Install ethtool with
sudo apt-get install ethtool.
Then copy the script below to
sudo nano /etc/rc.localright before
exit 0, so the last lines look like this:
# Disable WiFi if wired. logger "Checking Network interfaces..." if ethtool eth0 | egrep "Link.*yes" && ifconfig eth0 | grep "inet"; then logger 'Disabling WiFi...' ifconfig wlan0 down else logger 'WiFi is still enabled: Ethernet is down or ethtool is not installed.' fi exit 0
Then save using CTRL + X and reboot. It seems to work for me, as after reboot ifconfig does not give wlan0.

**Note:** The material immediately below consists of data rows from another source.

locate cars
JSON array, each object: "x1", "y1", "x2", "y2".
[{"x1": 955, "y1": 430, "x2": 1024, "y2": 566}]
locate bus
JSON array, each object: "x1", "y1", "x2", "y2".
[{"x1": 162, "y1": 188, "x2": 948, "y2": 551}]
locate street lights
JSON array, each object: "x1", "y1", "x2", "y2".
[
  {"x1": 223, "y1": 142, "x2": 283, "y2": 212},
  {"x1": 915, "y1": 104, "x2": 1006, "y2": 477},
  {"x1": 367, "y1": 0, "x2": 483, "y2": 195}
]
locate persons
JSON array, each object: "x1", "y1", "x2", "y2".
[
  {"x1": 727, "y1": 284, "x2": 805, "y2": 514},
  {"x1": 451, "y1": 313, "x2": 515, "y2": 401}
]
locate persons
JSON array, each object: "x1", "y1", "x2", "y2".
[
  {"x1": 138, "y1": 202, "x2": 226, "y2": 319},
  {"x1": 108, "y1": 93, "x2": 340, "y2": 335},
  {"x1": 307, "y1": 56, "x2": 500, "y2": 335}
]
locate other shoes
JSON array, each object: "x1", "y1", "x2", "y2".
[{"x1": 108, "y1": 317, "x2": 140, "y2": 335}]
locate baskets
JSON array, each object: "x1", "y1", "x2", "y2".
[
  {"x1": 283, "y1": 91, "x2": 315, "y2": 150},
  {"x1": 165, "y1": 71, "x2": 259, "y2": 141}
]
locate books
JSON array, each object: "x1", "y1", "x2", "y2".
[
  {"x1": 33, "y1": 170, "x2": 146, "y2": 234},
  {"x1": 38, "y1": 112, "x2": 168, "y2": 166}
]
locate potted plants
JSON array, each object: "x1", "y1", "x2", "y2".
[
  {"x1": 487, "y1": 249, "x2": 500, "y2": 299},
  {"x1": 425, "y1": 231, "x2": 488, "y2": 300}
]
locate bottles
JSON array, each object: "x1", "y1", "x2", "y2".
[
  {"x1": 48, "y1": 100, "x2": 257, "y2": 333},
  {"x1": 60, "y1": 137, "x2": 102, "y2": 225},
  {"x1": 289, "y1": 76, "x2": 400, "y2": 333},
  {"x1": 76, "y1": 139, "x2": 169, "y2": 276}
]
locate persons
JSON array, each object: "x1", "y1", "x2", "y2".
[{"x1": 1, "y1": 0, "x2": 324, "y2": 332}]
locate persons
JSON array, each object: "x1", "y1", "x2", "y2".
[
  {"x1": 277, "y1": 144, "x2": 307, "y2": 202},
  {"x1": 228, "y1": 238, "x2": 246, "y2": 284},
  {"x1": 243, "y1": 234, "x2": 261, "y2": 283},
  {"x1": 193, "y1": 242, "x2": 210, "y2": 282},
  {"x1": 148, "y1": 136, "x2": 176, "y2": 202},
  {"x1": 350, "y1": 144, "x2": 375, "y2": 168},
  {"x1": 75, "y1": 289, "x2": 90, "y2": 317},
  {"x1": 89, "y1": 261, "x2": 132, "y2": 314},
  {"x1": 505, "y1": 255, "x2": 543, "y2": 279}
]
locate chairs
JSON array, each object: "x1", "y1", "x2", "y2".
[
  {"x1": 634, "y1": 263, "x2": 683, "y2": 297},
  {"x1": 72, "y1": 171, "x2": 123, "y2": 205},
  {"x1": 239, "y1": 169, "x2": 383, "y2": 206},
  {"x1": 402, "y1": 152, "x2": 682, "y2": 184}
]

I'm using my pi as an access point (wifi hotspot). This works for me:
# Turn off sudo service hostapd stop && sudo service isc-dhcp-server stop && sudo ifconfig wlan0 down && sudo service isc-dhcp-server start
And to turn it back on without restarting the pi, run this:
# Turn on sudo service isc-dhcp-server stop && sudo ifconfig wlan0 up && sudo service hostapd start && sudo service isc-dhcp-server start
The easiest way to disconnect from a Wifi network on Pi 3 is to enter some useless password! Click on your Wifi network, it will again ask for password but this time enter random text and you will be disconnected.
There is a difference between having an interface enabled, a device enabled (which this question is about), and having an interface connected to a network, which is what you are talking about. I do not think the OP is concerned about that.
@goldilocks Well if Wifi is disconnected this way then it will always use Ethernet and that is what OP is asking for.